Tommy Fallot’s social and christian sermon left a mark on him. He took part in the work of the Société d’aide fraternelle et d’études sociales (society of brotherly help and social studies) he had founded. He was also one of the founders and the first president of the Fédération française des associations chrétiennes d’étudiants (French federation of the Christian associations of students) created in 1920, and developed the influence of the Association of Protestant students in Paris in the rue de Vaugirard in Paris.
Convinced of Captain Dreyfus‘s innocence, he published a clear study on Voltaire and Callas, then a series of articles in the newspaper Le Siècle (the Century). The deeply patriot reformer built beneficial contacts with the left wing members of the Ligue des droits de l’homme (Human Rights League) and with right wing members of a Comité catholique pour la défense du droit (catholic committee for the respect of rights).
During the preparation of the law separating the Church and the State, he actively campaigned in Le Siècle, and with parliamentarians for a liberal design of the new organisation, i.e. for a total separation between the Churches and the State.
As a member of the executive committee of the society of Evangelical Missions in Paris, he vigorously defended the freedom of worship that was threatened in Madagascar by the secularist politics of the General Governor, Victor Augagneur, threats mainly aimed against the Protestant missions.
The 1914-1918 war, during which he lost his eldest son in August 1914, deeply marked him, and he took part in the struggle against defeatism by being a very active lay preacher and lecturer.
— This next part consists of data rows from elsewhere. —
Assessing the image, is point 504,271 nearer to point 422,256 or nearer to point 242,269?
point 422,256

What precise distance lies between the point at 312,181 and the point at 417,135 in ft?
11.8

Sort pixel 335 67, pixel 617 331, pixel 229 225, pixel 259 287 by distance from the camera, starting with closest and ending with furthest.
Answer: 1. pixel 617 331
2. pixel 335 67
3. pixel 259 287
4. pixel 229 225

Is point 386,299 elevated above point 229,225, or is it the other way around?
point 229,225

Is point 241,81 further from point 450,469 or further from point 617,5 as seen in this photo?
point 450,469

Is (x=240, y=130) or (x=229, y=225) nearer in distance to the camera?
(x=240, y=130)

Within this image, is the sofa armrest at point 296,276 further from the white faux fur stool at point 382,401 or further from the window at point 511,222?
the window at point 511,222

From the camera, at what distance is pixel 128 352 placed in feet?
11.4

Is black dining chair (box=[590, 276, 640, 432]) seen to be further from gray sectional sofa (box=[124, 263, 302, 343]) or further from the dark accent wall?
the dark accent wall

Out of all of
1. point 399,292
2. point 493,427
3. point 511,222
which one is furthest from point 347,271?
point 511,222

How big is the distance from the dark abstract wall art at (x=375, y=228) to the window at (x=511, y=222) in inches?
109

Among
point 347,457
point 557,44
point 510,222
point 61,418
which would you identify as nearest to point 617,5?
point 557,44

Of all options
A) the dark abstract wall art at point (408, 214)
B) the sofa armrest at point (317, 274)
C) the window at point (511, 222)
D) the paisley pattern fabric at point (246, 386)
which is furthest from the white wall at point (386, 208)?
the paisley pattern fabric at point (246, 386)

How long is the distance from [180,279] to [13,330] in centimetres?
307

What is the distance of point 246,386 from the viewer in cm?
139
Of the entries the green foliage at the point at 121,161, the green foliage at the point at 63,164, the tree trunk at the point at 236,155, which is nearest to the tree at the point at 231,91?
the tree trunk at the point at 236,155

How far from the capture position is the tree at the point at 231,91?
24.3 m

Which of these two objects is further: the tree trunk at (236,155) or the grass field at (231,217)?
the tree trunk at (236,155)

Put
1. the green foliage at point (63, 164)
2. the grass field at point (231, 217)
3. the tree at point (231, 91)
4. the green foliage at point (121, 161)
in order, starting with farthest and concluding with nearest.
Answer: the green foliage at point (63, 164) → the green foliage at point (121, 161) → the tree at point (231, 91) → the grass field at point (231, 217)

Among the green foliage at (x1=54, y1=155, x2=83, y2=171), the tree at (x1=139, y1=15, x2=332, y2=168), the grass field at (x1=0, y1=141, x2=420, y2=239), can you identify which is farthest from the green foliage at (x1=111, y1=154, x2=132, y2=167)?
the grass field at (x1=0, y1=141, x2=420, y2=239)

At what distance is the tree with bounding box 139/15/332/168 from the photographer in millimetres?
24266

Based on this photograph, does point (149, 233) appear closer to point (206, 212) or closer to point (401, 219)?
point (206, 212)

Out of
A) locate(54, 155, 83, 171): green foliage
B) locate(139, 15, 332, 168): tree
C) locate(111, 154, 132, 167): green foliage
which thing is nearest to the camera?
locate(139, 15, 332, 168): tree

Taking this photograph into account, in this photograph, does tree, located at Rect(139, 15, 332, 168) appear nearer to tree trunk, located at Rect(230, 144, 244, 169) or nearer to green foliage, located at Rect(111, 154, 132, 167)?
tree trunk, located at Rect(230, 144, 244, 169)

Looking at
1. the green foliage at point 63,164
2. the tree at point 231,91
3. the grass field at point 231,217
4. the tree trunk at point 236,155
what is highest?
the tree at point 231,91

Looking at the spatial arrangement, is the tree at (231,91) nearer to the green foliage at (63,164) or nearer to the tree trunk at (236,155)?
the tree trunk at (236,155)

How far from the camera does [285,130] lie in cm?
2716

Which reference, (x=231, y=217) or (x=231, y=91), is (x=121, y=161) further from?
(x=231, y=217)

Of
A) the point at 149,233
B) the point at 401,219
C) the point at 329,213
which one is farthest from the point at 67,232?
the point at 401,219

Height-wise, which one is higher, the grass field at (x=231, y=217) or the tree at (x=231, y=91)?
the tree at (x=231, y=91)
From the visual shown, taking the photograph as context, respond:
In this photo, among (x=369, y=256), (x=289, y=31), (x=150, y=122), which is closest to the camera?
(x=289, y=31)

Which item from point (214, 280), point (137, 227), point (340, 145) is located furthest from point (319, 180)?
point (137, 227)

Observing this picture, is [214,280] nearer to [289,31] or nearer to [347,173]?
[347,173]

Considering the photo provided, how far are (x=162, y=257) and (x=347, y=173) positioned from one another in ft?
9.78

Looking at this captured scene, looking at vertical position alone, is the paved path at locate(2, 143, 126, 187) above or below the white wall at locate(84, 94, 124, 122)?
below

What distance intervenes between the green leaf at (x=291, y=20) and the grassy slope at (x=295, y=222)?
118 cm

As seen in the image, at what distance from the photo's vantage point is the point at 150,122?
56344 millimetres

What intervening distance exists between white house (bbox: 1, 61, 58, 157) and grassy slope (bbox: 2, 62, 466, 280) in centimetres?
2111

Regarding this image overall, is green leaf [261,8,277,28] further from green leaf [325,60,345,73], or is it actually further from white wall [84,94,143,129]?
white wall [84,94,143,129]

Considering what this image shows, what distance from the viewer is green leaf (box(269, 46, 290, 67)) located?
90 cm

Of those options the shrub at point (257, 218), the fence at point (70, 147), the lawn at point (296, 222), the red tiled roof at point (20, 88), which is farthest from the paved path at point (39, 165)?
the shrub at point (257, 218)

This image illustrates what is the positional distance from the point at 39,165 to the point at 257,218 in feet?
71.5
His eighty-one Lectures on war, delivered as a patriot and a believer, every Tuesday in the four main temples in Paris, had a great impact.
He became the dean of the Faculty of Theology in Paris in 1920 and forced through an ambitious policy to welcome foreign students and to contact central and oriental European students.
His writings
Three works of religious philosophy and sociology express his mind: La Psychologie de la conversion chez les peuples non-civilisés (The psychology of conversion in non-civilized people) in 1925, Le Non-civilisé et nous (The non-civilized and us) in 1927, Magie et religion (Magic and religion) in 1935. He thus denounced the degrading role of magic in different civilisations and in religion.